== TEXT SEGMENT

Optimally, MEV contributes to enhancing the efficiency of DeFi markets by creating financial incentives to address price inconsistencies or discrepancies. Still, MEV also poses risks to the network consensus, especially when unexpected attacks like Time-bandit occur.

III. The Growth of Real-World Assets on Blockchains Driving Transaction Volumes

a) Surging On-Chain Transaction Activity

The acceleration of real-world assets tokenization on public blockchains is driving an increase in on-chain transaction volumes. As more people buy, sell, and trade RWAs on-chain, the number of transactions will skyrocket.

Since their inception, digital asset tokenization hasn’t significantly taken off, the highest volumes being still dominated by stablecoins and NFTs. This is nonetheless fundamentally changing, as we witness an increase of interest, toward a momentum among financial institutions, retail users, as well as institutional investors.

Different reasons may explain this recent surge in interest. Higher interest rates encourage tokenization use cases as a hedge against market volatility, certain classes of real-world assets suffering from limited liquidity and accessibility become openly tradable on-chain, and potential long-term cost reduction becomes an appealing factor for world governments and regulators. Hence, sovereign bonds, money market funds, and repurchase agreements are increasingly being offered, benefiting from enhanced liquidity, lower entry barriers and transferability restrictions, and assets’ divisibility, thanks to their tokenization.

b) Creation of New MEV Opportunities and their Mitigation

This influx of new on-chain activity presents an opportunity for arbitragers, market makers, and infrastructure providers (Block builders, Validators) to capitalize on inefficiencies, price discrepancies, and transaction volume. While searchers constantly monitor mempools and chains for arbitrage opportunities, looking to take advantage of users’ activity; their trading activity, when optimal, allows market makers to provide liquidity to the market, tightening spreads and stabilizing prices.

Infrastructure providers are positioned to be the biggest winners, as the more on-chain activity and volume increase, the more blocks tend to be profitable — infrastructure providers validating and including hundreds of complex operations in their blocks.

Incidently, some forms of arbitrage, such as front-running, or sandwich attacks are considered predatory. Arbitrageurs monitor pending transactions in the mempool for large orders and trade against initiating parties, harming liquidity providers and traders. Solutions like Flashbots, created a suite of tools to mitigate MEV. For instance, they implemented MEV-boost to manage private transactions until their delivery to selected validators, shielding them from front-runners. Other initiatives, such as MEV-Blocker tends to redistribute MEV to end users who create arbitrage opportunities for searchers.

====

PROBLEM DETAILS = Write out the passage on real-world asset tokenization and MEV word for word, beginning at the words "The acceleration of" and stopping after "transactions will skyrocket.".

== DATA BELOW

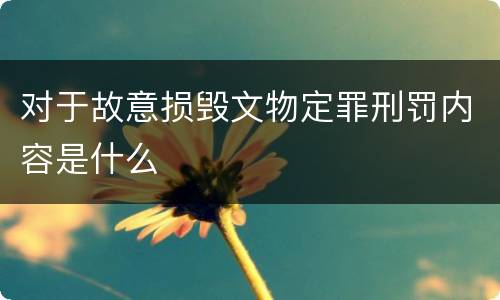 对于故意损毁文物定罪刑罚内容是什么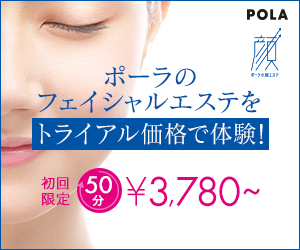 ポーラ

====

SOLUTION FOR THIS EXERCISE =
The acceleration of real-world assets tokenization on public blockchains is driving an increase in on-chain transaction volumes. As more people buy, sell, and trade RWAs on-chain, the number of transactions will skyrocket.